What you are asked to do —
Return the lines below that carry the word "United".

Data excerpts —

*** Begin section ***

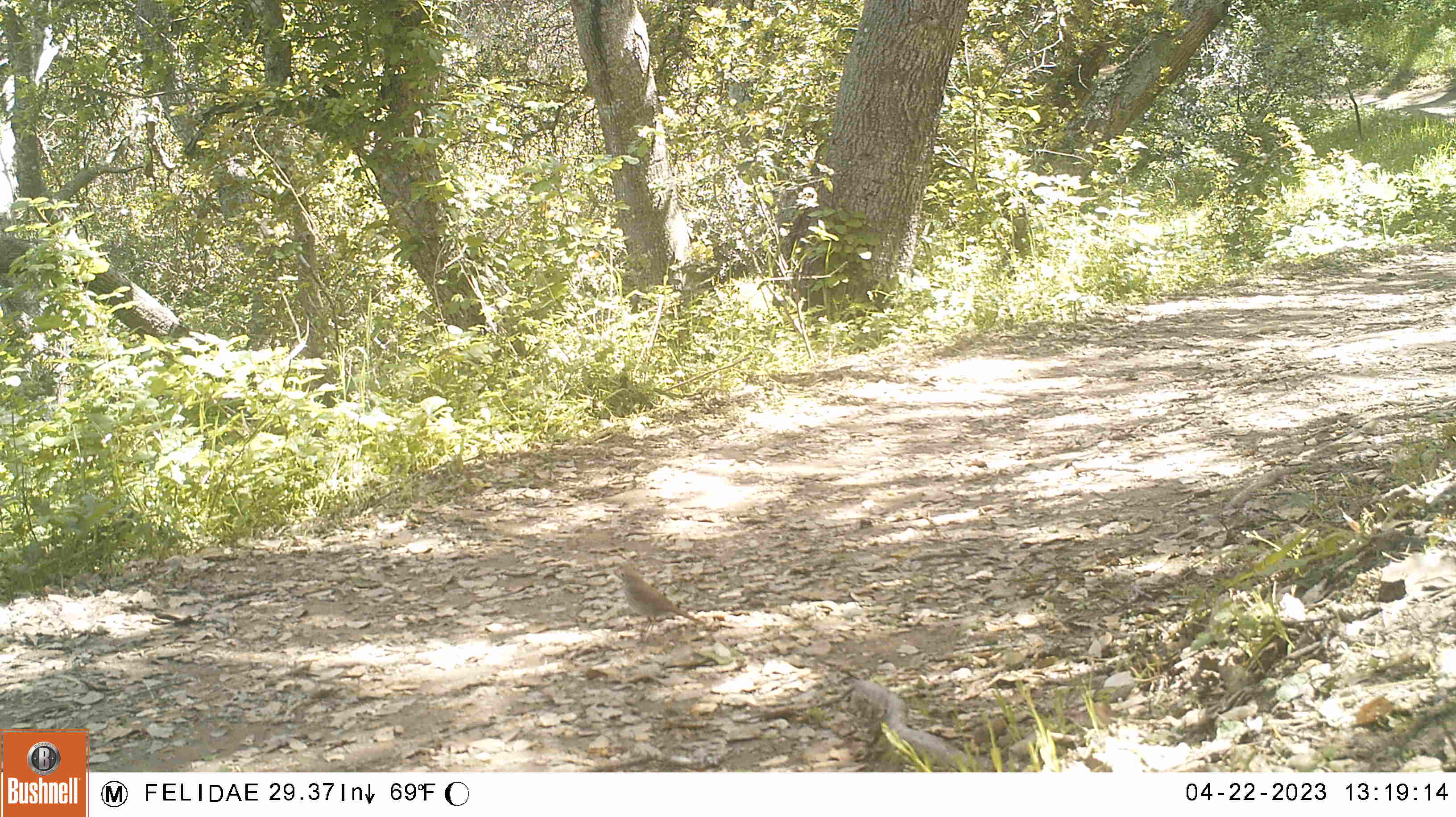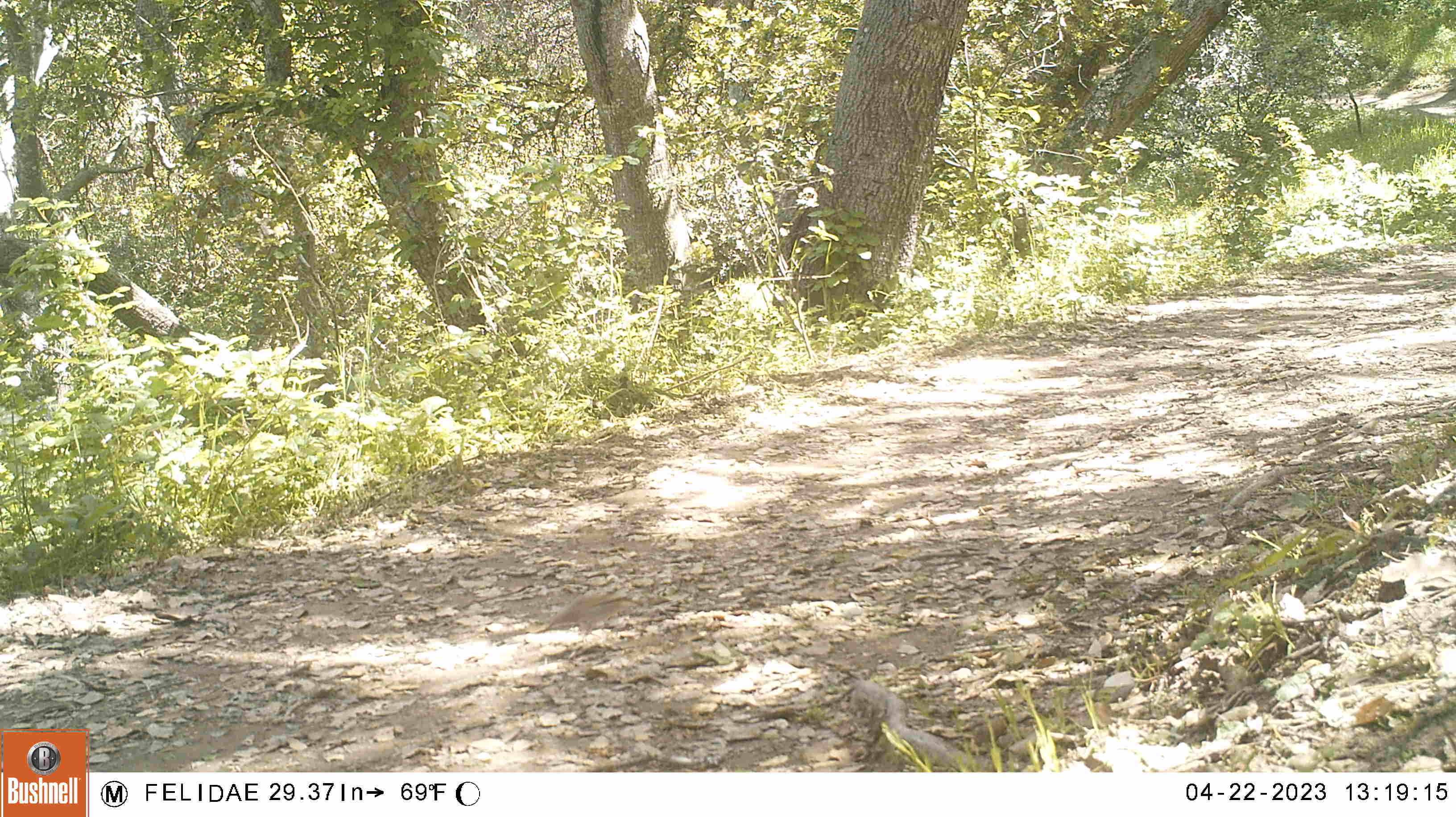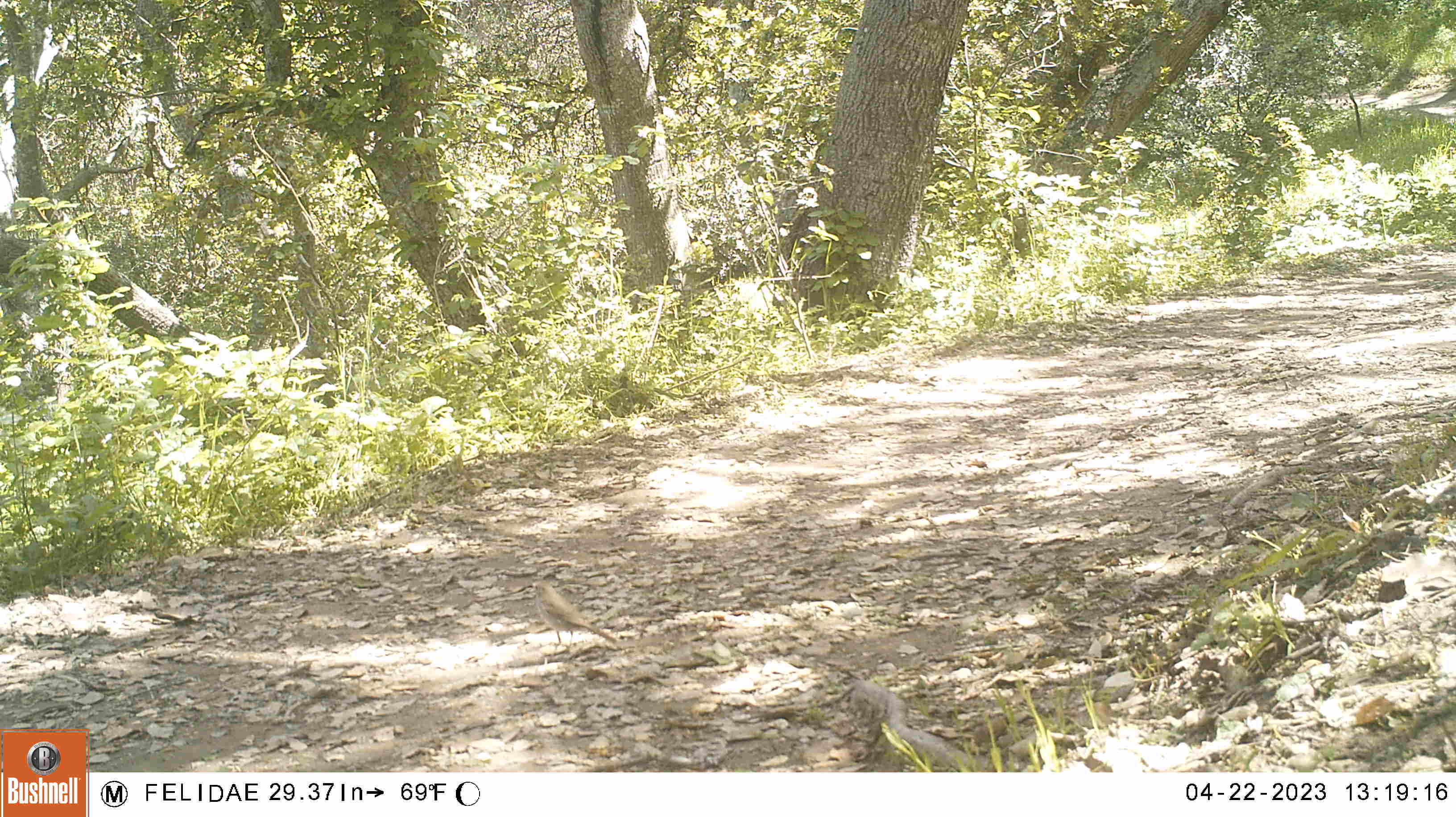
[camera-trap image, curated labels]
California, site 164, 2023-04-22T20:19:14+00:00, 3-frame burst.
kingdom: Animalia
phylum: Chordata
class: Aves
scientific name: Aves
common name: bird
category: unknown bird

*** End section ***
*** Begin section ***

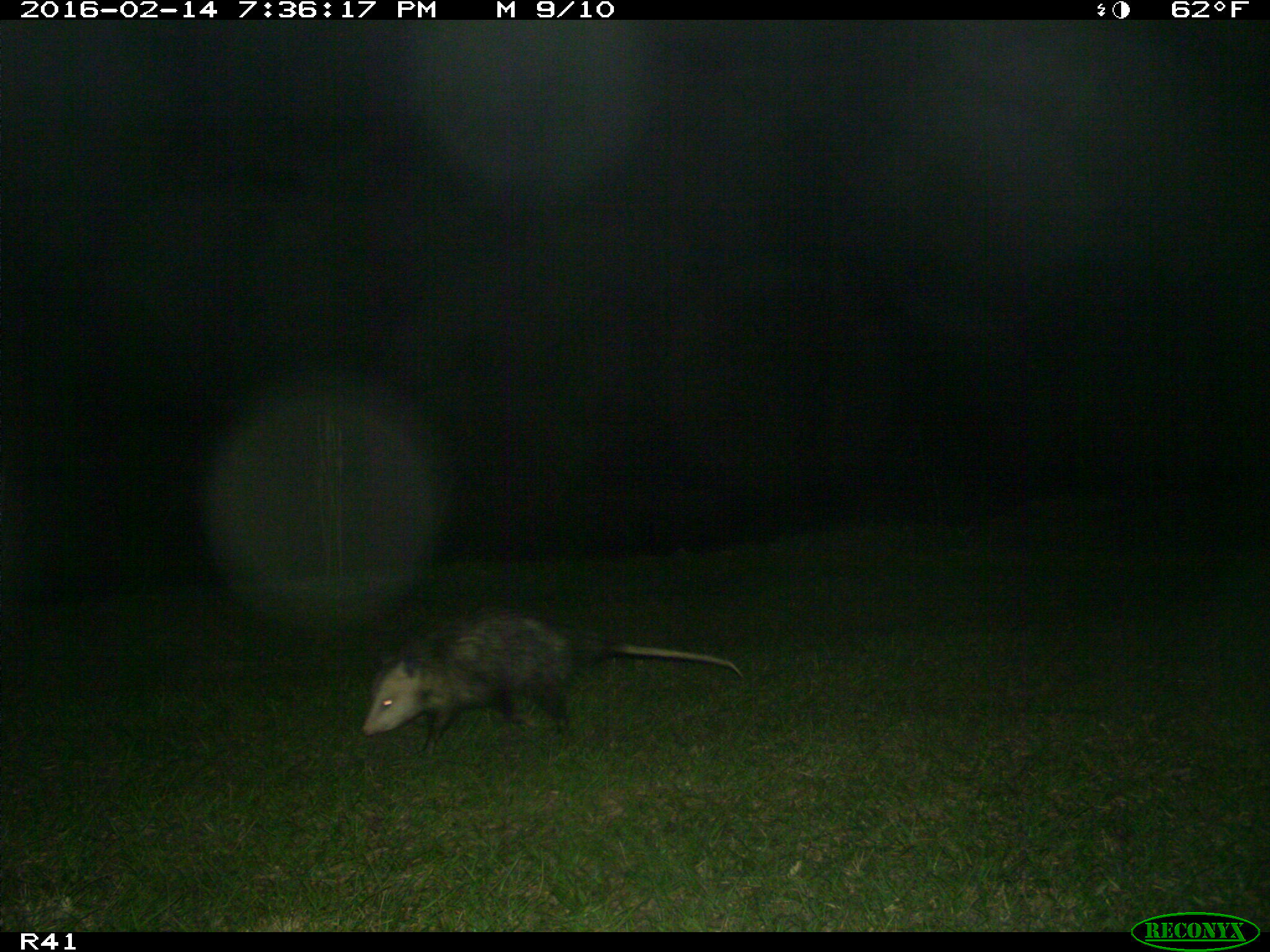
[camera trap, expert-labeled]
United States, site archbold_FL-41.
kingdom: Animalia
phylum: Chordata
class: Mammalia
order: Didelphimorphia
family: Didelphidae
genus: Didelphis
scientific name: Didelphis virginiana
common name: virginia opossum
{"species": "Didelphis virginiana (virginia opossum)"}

*** End section ***
*** Begin section ***

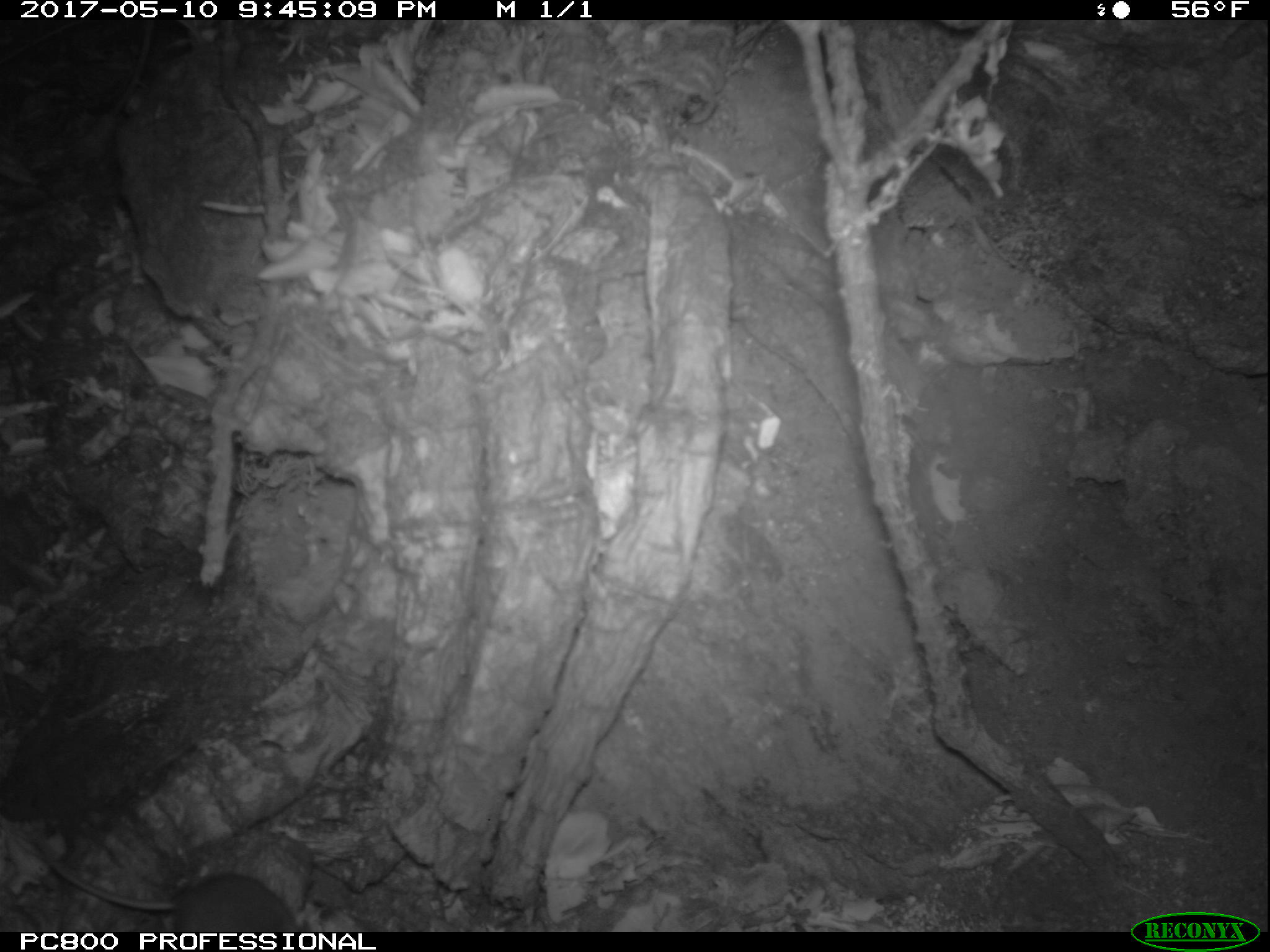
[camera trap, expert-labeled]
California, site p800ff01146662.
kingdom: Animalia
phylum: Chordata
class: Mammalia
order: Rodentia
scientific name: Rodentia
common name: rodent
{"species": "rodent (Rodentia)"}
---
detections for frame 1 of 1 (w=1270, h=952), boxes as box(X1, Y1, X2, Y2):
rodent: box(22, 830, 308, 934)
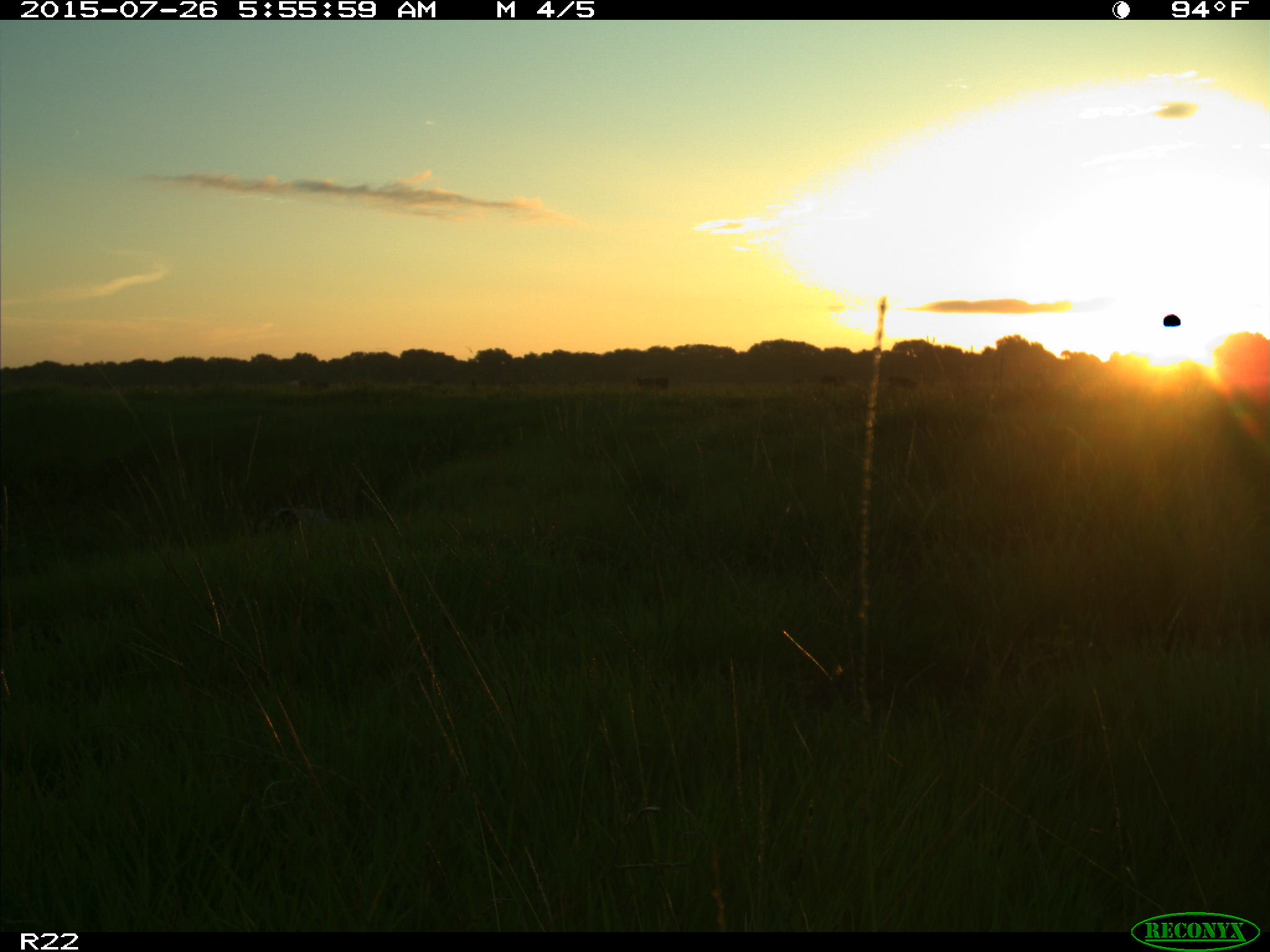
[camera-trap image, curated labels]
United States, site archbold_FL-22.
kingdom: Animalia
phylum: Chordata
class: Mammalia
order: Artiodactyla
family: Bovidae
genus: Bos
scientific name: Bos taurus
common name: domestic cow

*** End section ***

Written reply —
United States, site archbold_FL-41.
United States, site archbold_FL-22.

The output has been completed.